The Super DC-3 modifications also pre-empted an FAA move to tighten/streamline US air regulations. While this move wasn’t necessarily about stopping the use of warplanes post-war, some saw it as such. Douglas boasted that the DC-3S would comply with these regulations. In the end, largely standard DC-3 airliners with improvements in avionics and other features, would meet acceptable standards, too.

And that, unfortunately for the Super DC-3, meant that airlines weren’t interested. Douglas built a demonstrator, which did indeed have improved performance and capacity. But the price for the conversion ($150,000 in 1949) was too high for most. Only three actual DC-3S were made, all for Capital Airlines. And Capital also specialized in aircraft maintenance/overhauls, suggesting that they may have been hoping for a subcontracting opportunity.

Super DC-3 – The Last (Official) Hurrah of a Legend?
The last USMC C-117D on its retirement, in 1992!


The Super DC-3 Goes To The Military

But if the airlines didn’t want the Super DC-3, perhaps the military would. So, Douglas took their DC-3S prototype to the US Air Force. They didn’t want it, opting instead for the Convair CV-240 – the plane designed specifically to replace the DC-3/C-47. But the US Navy ordered 100 conversions from existing aircraft. The Navy’s designation was R4D-8, which later changed to C-117D ‘Skytrooper’.

So what we now refer to as a Super DC-3, is technically a C-117D. While these aircraft were later ‘civilianized’, they don’t incorporate all of the features that Douglas proposed for the DC-3s. These would have included a simpler passenger door, for instance. But even in military service, these aircraft had support roles, carrying troops and VIPs, not cargo – for the most part. So they were closer to the airliner role than C-47s, to begin with.

The remains of a USMC C-117D, whose crew had to crash-land in Iceland in 1973. It’s still there

The aircraft have a following today. Several are still in operation in Alaska, Canada and South America. The type even operated in Antarctica, both in civil and military form. The Navy and Marines didn’t retire the last of them until the 1990s! So the Super DC-3 aircraft in civilian service today, left the military much later than other DC-3s.

Alas, the planes aren’t as popular today as some other DC-3 variants, with accidents threatening to make more of them disappear. The speed of the Super DC-3 isn’t the selling point that it was in the late 40s and 50s. And the bigger engines mean that they are a bit more thirsty than other DC-3s, too.

The aircraft after its accident. Photo: @FelizVuelo via Twitter


What Could Have Been – The Basler BT-67

Newer versions of the DC-3 include the Basler BT-67, that we saw previously. Interestingly, those aircraft also have a modified wing, but they make do with standard tail surfaces. Predictably, it’s because their turboprop engines are detuned to DC-3 radial engine levels. However, actually could be as powerful as the radials of the Super DC-3. So the Basler doesn’t need a larger tail, to keep it straight in single-engine operations.
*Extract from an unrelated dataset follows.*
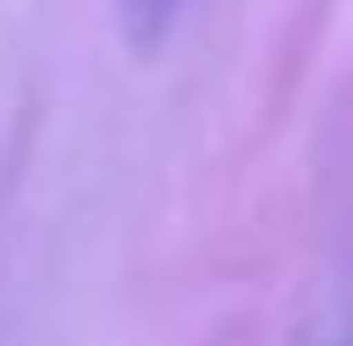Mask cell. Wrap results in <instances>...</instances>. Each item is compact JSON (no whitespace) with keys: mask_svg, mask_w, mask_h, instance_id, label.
Wrapping results in <instances>:
<instances>
[{"mask_svg":"<svg viewBox=\"0 0 353 346\" xmlns=\"http://www.w3.org/2000/svg\"><path fill=\"white\" fill-rule=\"evenodd\" d=\"M166 8H173V0H130V22H137V37H144V43L159 37V22H166Z\"/></svg>","mask_w":353,"mask_h":346,"instance_id":"1","label":"cell"}]
</instances>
But the Basler is lighter than a DC-3, Super or not. So it is nearly as fast in cruise as the DC-3S. Of course it is much more expensive than a DC-3 in any form, limiting the number of potential buyers. However, Basler is still converting 3-4 of them per year!

Super DC-3 – The Last (Official) Hurrah of a Legend?

Ultimately, the Super DC-3 failed because it wasn’t better enough, at a good-enough price, than the standard aircraft. It may have stifled the market for airliners of similar size, but eventually, it found a secondary role befitting it. Arguably, the Basler is the modern equivalent of the DC-3S, albeit at even more niche roles.

Hopefully, we will continue to see the shape of these aircraft, for many more years to come. They may have “funny-looking” engines and other modifications, here and there. But these aircraft formed a big part of commercial aviation’s history. It would truly be a shame, to see them go.